# [Input rows]
+--

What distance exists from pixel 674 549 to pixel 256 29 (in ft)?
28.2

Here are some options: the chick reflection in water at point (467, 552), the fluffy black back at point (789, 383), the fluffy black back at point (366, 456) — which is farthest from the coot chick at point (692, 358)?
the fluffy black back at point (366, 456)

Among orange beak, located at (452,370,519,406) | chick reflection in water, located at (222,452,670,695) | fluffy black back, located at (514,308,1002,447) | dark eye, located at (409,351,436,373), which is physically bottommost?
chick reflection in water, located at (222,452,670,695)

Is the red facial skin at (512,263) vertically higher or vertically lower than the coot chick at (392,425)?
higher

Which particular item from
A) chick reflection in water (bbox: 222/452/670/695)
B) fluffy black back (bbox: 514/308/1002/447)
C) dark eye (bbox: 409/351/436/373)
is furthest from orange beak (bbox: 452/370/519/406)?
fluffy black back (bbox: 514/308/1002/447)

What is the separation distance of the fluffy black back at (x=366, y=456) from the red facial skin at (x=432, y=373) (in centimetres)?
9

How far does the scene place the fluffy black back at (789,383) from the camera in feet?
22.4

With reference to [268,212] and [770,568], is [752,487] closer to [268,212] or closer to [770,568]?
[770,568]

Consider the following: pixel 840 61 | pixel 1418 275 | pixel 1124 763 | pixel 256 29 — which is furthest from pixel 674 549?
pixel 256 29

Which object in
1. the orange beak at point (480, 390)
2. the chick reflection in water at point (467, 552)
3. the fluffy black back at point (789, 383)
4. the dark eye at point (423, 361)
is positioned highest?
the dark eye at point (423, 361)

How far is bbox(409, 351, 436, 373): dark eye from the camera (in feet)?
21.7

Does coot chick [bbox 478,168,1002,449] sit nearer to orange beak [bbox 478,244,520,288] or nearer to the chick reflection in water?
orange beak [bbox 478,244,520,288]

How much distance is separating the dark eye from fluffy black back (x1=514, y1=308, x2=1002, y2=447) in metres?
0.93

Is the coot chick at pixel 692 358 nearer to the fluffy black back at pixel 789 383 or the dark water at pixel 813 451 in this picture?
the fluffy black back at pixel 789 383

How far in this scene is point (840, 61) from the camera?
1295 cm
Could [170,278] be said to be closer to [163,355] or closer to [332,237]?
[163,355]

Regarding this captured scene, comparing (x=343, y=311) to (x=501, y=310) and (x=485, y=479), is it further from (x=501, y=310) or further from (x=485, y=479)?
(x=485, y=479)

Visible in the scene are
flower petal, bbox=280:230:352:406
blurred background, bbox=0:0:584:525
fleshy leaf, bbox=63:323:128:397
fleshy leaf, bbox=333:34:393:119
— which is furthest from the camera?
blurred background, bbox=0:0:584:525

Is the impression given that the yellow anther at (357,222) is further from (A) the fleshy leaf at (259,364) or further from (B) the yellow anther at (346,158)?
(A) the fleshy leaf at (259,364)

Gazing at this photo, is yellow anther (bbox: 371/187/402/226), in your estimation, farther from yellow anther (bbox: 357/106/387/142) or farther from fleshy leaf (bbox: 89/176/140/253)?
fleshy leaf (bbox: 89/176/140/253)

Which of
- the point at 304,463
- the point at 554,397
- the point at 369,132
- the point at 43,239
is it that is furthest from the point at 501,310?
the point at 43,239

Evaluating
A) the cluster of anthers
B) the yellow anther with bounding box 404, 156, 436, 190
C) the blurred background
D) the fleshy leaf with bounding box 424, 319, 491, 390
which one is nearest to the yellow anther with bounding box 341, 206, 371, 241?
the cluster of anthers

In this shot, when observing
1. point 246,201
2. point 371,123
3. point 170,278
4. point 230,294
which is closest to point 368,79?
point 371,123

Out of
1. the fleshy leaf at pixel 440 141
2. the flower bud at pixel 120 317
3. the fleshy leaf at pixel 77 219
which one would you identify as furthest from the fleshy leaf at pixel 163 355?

+--

Each of the records should be retyped exactly.

What distance exists from pixel 674 549 to pixel 256 29 (in ft)?
28.2

Here are some options: the chick reflection in water at point (467, 552), the fluffy black back at point (789, 383), the fluffy black back at point (366, 456) — which is farthest from the coot chick at point (692, 358)?
the fluffy black back at point (366, 456)

Among orange beak, located at (452,370,519,406) | chick reflection in water, located at (222,452,670,695) | fluffy black back, located at (514,308,1002,447) | dark eye, located at (409,351,436,373), which is physically bottommost?
chick reflection in water, located at (222,452,670,695)

Is the red facial skin at (512,263) vertically higher or vertically lower than the coot chick at (392,425)?
higher

Which particular item from
A) chick reflection in water (bbox: 222/452/670/695)
B) fluffy black back (bbox: 514/308/1002/447)
C) dark eye (bbox: 409/351/436/373)
is furthest from orange beak (bbox: 452/370/519/406)?
fluffy black back (bbox: 514/308/1002/447)

What is the separation distance of the fluffy black back at (x=366, y=456) from the red facial skin at (x=432, y=373) (in centimetres)?
9

How far does the scene place the fluffy black back at (789,383) from the camera in feet?
22.4

With reference to [268,212] and [770,568], is [752,487] closer to [268,212] or closer to [770,568]?
[770,568]

Consider the following: pixel 840 61 | pixel 1418 275 | pixel 1124 763 | pixel 256 29 — which is furthest from pixel 674 549?
pixel 256 29

Which object in
1. the orange beak at point (480, 390)
2. the chick reflection in water at point (467, 552)
3. the fluffy black back at point (789, 383)
4. the dark eye at point (423, 361)
is positioned highest?
the dark eye at point (423, 361)

How far is bbox(409, 351, 436, 373): dark eye from the camera (in feet)?
21.7

Does coot chick [bbox 478,168,1002,449] sit nearer to orange beak [bbox 478,244,520,288] or nearer to the chick reflection in water?
orange beak [bbox 478,244,520,288]

How much distance is separating the dark eye from fluffy black back (x1=514, y1=308, x2=1002, y2=447) in metres?
0.93

Is the coot chick at pixel 692 358 nearer to the fluffy black back at pixel 789 383 or the dark water at pixel 813 451 in this picture?
the fluffy black back at pixel 789 383

How far in this scene is point (840, 61) from the camera?
1295 cm
Could [170,278] be said to be closer to [163,355] or closer to [332,237]?
[163,355]

Regarding this captured scene, comparing (x=343, y=311) to (x=501, y=310) and (x=485, y=479), is it further from (x=501, y=310) or further from (x=485, y=479)?
(x=485, y=479)

Visible in the scene are
flower petal, bbox=280:230:352:406
blurred background, bbox=0:0:584:525
fleshy leaf, bbox=63:323:128:397
fleshy leaf, bbox=333:34:393:119
— which is furthest from the camera?
blurred background, bbox=0:0:584:525

Is the impression given that the yellow anther at (357,222) is further from (A) the fleshy leaf at (259,364) or further from (B) the yellow anther at (346,158)?
(A) the fleshy leaf at (259,364)

Gazing at this photo, is yellow anther (bbox: 371/187/402/226), in your estimation, farther from yellow anther (bbox: 357/106/387/142) or farther from fleshy leaf (bbox: 89/176/140/253)?
fleshy leaf (bbox: 89/176/140/253)

Which of
- the point at 304,463
- the point at 554,397
- the point at 369,132
- the point at 43,239
is it that is furthest from the point at 501,310?
the point at 43,239

Evaluating
A) the cluster of anthers
B) the yellow anther with bounding box 404, 156, 436, 190
C) the blurred background
D) the fleshy leaf with bounding box 424, 319, 491, 390
which one is nearest to the yellow anther with bounding box 341, 206, 371, 241?
the cluster of anthers

In this shot, when observing
1. point 246,201
2. point 371,123
3. point 170,278
4. point 230,294
which is closest to point 368,79?
point 371,123

Out of
1. the fleshy leaf at pixel 440 141
2. the flower bud at pixel 120 317
3. the fleshy leaf at pixel 77 219
which one would you identify as furthest from the fleshy leaf at pixel 163 355?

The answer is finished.